Top Five Tips for Preventing Child Abduction

Bob Stuber is one of the America's most recognized safety experts and the creator of Safe Escape, a video series that teaches parents and kids how to practice proactive safety skills. He shares his top five tactics all parents and kids should know to prevent child abduction:

1. Don't Use the Word Stranger
Using the word stranger confuses kids. "Nowadays, kids think a stranger is somebody they can smell before they can even see. They can spot this guy. He's hideous," Bob says. That is not always the case. A stranger can look like a normal person to a child.

2. Be Smart, Not Scared

Give children specific examples of how to react when approached by a potential predator. "When you're scared and you respond out of fear, you respond in a predictable manner. Pedophiles know it and they love it. That's how they want you." Bob says. "When you're smart, you're not predictable."

3. Learn to Spot Dangerous Actions
"You've got to teach children to look at actions, not at people," Bob explains. "Kids cannot discern if a person is good or bad by their appearance. It's impossible." For example, if a car drives by you and the person smiles and continues to drive, that's OK. If the person pulls over and tries to get a child to come to the car, that's a dangerous action.

Bob also suggests if a child is approached by a person in a car, he or she should immediately walk in the direction that is opposite of the way the car is facing, which makes it more difficult to follow the child.

4. Rules Change When a Child is in Danger
Children need to know that they do not need to display normal acceptable behavior when they're in trouble; they can act out. Bob explains that when a child is in a store, he or she wouldn't normally make a mess. "If somebody tried to grab a kid out of a store, he needs to know, 'I can knock anything off this shelf to get attention.' The more expensive, the better, because then a manager is going to get involved," Bob says.

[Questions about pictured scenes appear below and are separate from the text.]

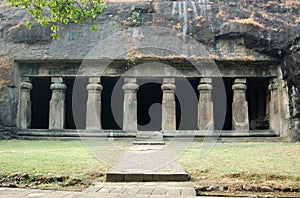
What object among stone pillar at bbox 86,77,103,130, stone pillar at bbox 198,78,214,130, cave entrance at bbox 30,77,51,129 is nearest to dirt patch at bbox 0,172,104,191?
stone pillar at bbox 86,77,103,130

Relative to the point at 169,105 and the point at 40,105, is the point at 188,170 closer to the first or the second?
the point at 169,105

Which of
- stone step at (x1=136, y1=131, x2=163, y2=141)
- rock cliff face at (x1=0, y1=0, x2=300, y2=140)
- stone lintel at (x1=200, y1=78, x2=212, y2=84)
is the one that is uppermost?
rock cliff face at (x1=0, y1=0, x2=300, y2=140)

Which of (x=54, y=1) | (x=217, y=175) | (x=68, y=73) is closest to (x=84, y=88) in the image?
(x=68, y=73)

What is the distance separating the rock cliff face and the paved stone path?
10.2 meters

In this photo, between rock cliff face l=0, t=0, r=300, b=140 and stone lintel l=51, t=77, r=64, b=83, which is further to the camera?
stone lintel l=51, t=77, r=64, b=83

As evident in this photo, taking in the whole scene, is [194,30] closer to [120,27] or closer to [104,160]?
[120,27]

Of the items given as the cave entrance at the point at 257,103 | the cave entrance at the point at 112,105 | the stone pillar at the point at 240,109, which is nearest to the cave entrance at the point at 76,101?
the cave entrance at the point at 112,105

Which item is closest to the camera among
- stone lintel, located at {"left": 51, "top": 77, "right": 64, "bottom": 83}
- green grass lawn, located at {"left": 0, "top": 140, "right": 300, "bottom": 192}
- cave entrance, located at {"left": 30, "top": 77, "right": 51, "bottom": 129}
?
green grass lawn, located at {"left": 0, "top": 140, "right": 300, "bottom": 192}

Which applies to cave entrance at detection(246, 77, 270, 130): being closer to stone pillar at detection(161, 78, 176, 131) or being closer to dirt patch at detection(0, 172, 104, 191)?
stone pillar at detection(161, 78, 176, 131)

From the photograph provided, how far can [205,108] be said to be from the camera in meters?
15.2

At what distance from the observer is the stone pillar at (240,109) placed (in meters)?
15.1

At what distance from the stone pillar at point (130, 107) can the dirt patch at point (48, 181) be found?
9052mm

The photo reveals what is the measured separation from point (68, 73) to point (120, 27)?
3051 millimetres

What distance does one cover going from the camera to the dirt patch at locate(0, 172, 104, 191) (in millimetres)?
5309
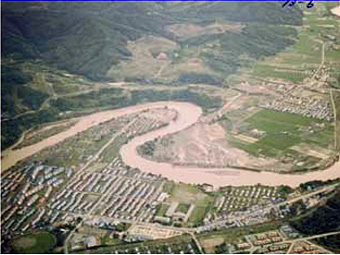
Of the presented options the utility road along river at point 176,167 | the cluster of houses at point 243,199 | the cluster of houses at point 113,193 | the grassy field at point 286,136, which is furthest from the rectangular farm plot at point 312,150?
the cluster of houses at point 113,193

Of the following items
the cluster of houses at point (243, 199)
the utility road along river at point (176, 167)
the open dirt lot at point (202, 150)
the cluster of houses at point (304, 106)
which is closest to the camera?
the cluster of houses at point (243, 199)

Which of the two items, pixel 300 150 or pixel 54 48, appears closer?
pixel 300 150

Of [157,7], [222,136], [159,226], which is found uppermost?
[157,7]

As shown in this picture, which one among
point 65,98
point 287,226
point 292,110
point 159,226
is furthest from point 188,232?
point 65,98

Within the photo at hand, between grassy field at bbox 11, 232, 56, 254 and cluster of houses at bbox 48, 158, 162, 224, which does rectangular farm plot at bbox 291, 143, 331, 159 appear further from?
grassy field at bbox 11, 232, 56, 254

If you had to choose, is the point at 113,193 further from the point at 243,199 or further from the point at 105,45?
the point at 105,45

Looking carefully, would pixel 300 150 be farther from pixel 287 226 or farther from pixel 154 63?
pixel 154 63

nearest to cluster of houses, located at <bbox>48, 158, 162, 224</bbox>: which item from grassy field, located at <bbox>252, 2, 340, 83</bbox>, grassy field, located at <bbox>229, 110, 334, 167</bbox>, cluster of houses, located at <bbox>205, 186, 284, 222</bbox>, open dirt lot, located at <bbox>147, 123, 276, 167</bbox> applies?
open dirt lot, located at <bbox>147, 123, 276, 167</bbox>

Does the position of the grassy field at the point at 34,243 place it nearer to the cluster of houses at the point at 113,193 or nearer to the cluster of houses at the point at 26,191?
the cluster of houses at the point at 26,191
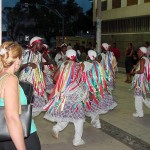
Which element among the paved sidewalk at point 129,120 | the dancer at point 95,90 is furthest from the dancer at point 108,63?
the dancer at point 95,90

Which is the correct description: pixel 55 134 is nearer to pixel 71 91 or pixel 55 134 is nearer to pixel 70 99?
pixel 70 99

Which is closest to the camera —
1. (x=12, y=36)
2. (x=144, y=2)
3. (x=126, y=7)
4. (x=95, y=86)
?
(x=95, y=86)

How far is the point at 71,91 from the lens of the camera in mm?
5711

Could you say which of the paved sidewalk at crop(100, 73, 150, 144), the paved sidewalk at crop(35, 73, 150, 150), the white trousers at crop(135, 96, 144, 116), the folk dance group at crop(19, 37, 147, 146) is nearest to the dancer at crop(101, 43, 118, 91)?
the paved sidewalk at crop(100, 73, 150, 144)

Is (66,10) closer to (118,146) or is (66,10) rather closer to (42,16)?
(42,16)

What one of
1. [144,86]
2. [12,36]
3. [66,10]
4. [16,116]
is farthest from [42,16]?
[16,116]

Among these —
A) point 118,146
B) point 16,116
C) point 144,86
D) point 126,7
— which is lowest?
point 118,146

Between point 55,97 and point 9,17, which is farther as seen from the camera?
point 9,17

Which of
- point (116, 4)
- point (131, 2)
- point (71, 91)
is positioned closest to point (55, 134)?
point (71, 91)

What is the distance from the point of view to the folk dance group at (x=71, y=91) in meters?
5.69

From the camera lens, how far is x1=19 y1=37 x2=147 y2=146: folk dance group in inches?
224

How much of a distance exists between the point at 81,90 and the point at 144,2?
49.4ft

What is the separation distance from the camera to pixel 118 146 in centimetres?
567

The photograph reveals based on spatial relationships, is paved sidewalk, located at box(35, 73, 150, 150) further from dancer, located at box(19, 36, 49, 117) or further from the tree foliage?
the tree foliage
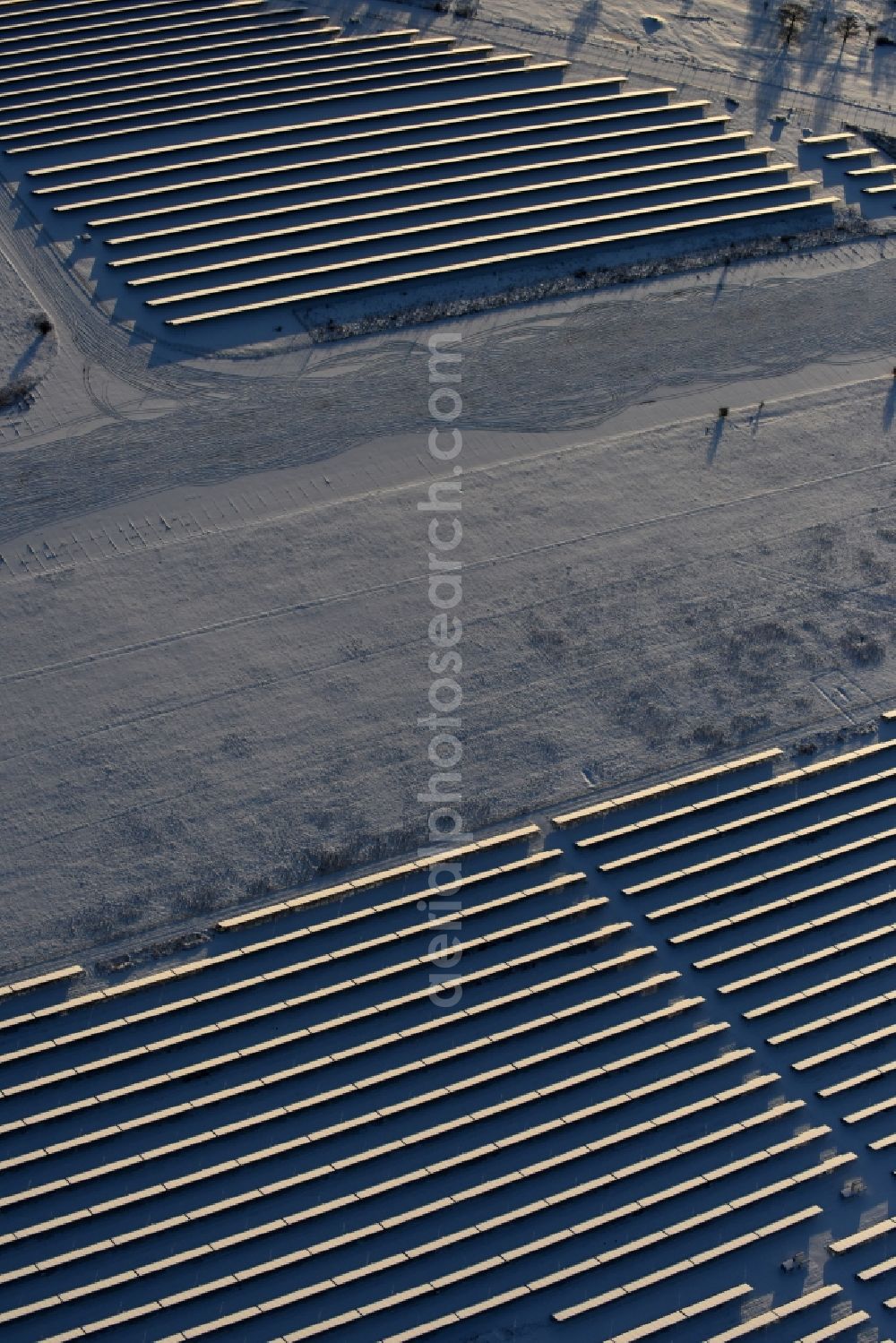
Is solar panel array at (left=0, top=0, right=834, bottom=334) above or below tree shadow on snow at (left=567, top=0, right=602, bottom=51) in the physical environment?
below

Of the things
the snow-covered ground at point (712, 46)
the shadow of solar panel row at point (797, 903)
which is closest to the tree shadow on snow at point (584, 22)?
the snow-covered ground at point (712, 46)

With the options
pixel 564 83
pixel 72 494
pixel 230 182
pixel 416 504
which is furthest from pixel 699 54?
pixel 72 494

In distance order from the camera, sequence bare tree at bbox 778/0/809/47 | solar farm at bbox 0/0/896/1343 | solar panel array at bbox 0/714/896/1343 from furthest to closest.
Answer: bare tree at bbox 778/0/809/47 < solar farm at bbox 0/0/896/1343 < solar panel array at bbox 0/714/896/1343

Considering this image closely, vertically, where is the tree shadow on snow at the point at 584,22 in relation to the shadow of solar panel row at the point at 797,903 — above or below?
above

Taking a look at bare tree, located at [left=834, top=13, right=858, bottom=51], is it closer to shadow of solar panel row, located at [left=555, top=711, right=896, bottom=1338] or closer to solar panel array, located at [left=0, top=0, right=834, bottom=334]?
solar panel array, located at [left=0, top=0, right=834, bottom=334]

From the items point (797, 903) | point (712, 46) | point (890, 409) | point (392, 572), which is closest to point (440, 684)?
point (392, 572)

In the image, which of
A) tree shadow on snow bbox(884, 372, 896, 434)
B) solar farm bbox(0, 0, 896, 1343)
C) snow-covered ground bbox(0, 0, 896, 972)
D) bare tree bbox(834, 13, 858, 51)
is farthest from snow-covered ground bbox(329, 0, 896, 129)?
tree shadow on snow bbox(884, 372, 896, 434)

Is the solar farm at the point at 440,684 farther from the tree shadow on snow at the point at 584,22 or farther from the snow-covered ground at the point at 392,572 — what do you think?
the tree shadow on snow at the point at 584,22
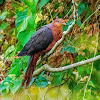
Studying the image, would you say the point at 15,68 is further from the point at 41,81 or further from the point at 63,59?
the point at 63,59

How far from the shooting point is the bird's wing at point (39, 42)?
1.22 meters

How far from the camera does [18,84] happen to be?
4.50ft

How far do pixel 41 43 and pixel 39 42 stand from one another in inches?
0.5

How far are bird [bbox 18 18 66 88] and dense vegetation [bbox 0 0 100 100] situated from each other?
11 cm

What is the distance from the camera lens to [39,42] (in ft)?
4.08

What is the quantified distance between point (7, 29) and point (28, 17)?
0.58m

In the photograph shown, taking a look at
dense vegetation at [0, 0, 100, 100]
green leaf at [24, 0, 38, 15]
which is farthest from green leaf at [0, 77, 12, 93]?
green leaf at [24, 0, 38, 15]

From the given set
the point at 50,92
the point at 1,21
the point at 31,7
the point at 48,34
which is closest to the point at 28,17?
the point at 31,7

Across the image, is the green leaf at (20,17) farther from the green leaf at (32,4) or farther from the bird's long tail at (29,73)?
the bird's long tail at (29,73)

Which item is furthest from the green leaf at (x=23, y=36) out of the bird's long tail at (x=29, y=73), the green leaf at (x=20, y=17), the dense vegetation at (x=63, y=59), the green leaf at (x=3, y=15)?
the green leaf at (x=3, y=15)

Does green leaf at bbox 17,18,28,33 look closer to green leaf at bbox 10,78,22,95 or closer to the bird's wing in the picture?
the bird's wing

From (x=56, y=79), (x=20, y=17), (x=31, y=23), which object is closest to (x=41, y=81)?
(x=56, y=79)

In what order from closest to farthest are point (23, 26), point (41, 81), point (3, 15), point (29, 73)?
point (29, 73)
point (41, 81)
point (23, 26)
point (3, 15)

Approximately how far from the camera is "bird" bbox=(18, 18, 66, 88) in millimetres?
1215
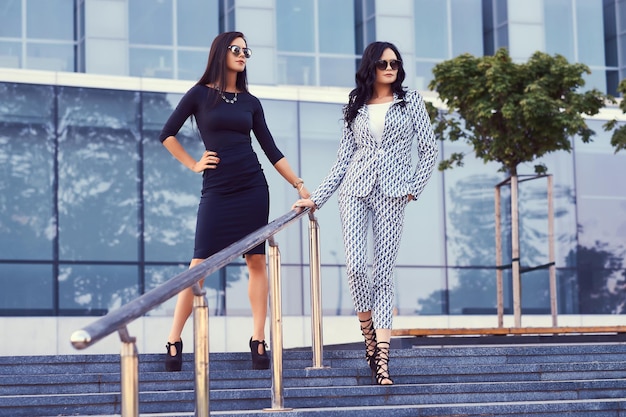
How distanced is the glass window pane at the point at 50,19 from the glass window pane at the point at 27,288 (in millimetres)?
3790

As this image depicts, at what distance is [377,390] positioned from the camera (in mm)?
7043

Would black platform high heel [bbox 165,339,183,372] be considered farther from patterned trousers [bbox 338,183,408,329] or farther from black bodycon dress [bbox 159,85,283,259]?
patterned trousers [bbox 338,183,408,329]

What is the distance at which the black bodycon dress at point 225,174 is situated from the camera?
24.5 ft

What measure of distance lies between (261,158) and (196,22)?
8.42ft

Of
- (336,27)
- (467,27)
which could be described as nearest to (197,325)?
(336,27)

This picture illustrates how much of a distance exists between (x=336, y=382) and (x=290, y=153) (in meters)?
13.3

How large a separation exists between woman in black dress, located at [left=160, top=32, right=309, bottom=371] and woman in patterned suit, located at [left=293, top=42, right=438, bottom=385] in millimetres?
360

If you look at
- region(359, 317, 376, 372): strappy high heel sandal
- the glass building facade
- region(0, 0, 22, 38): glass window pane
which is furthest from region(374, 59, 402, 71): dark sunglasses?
region(0, 0, 22, 38): glass window pane

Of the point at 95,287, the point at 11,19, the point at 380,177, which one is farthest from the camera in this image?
the point at 11,19

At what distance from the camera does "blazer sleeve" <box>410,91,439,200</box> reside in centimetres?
727

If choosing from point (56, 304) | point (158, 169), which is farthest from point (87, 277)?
point (158, 169)

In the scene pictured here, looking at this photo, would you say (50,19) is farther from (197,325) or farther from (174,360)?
(197,325)

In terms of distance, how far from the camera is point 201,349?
16.1ft

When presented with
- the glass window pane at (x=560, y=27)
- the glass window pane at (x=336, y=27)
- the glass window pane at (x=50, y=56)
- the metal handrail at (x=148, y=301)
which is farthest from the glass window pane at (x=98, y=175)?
the metal handrail at (x=148, y=301)
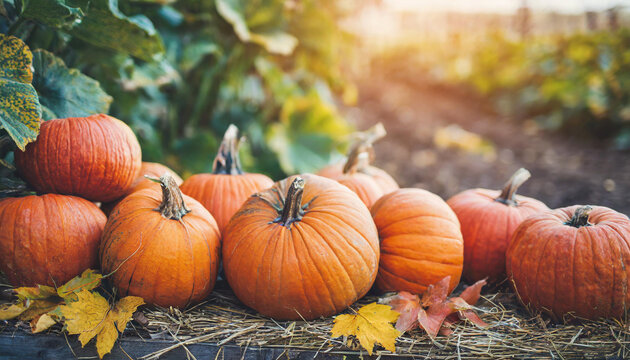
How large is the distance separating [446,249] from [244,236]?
0.80 metres

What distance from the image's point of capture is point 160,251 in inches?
61.6

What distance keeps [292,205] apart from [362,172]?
2.87ft

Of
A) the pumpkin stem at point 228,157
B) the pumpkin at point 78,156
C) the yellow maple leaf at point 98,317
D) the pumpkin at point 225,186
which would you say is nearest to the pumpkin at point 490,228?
the pumpkin at point 225,186

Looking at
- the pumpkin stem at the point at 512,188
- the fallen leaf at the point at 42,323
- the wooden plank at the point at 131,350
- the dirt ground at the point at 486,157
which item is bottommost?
the dirt ground at the point at 486,157

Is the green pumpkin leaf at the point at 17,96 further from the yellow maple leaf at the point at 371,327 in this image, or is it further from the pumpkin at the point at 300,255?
the yellow maple leaf at the point at 371,327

Dr. Phil adds that it's not only important to tell your children that they can act out, but parents should role play with their children. "They need to know when the rules are changed. When you feel threatened, you need to know you're not going to get in trouble. You can talk back to adults, you can defy, you can yell, scream, pee your pants, knock stuff off a shelf, throw a chair through a window — anything you have to do to get attention — if somebody is taking you against your will," Dr. Phil says. "If you're wrong, we'll clean it up."

5. Get Your Child a Passport
"If you get a passport for your child, it's harder for somebody else to get one if they take them. They can do it, but it's much more difficult," Bob says. If someone else is attempting to get a passport for your child, the process will take some time, and the time will work in your favor.

Bob reminds parents, "Kids are not afraid to talk about this. What they're afraid of is silence, then they make up their own scenarios." He adds that parents need to speak with their children often, not just once a year.

Additional Tips:

  • Travel to school with your child every few weeks. Check out the route and observe the individuals who come in contact with your child. Typical abductors are people who see your child every day, and your child may even speak to this person.
  • Teach your child to ask Mom or Dad before assisting or going with another adult. Children need to know they can tell their parents anything.
  • GPS is not a good protector of children, because predators are familiar with these devices. Get an ID bracelet for your child and put the child's name, the word "reward" and your phone number on the backside. Tell your child if someone tries to take them, remove the bracelet and throw it on the ground. Someone will find it and contact you. Law enforcement will strengthen their search once they have a clue.
  • If your child is missing, make sure to tell authorities about the tactics you've taught your child. They can incorporate those clues in their search.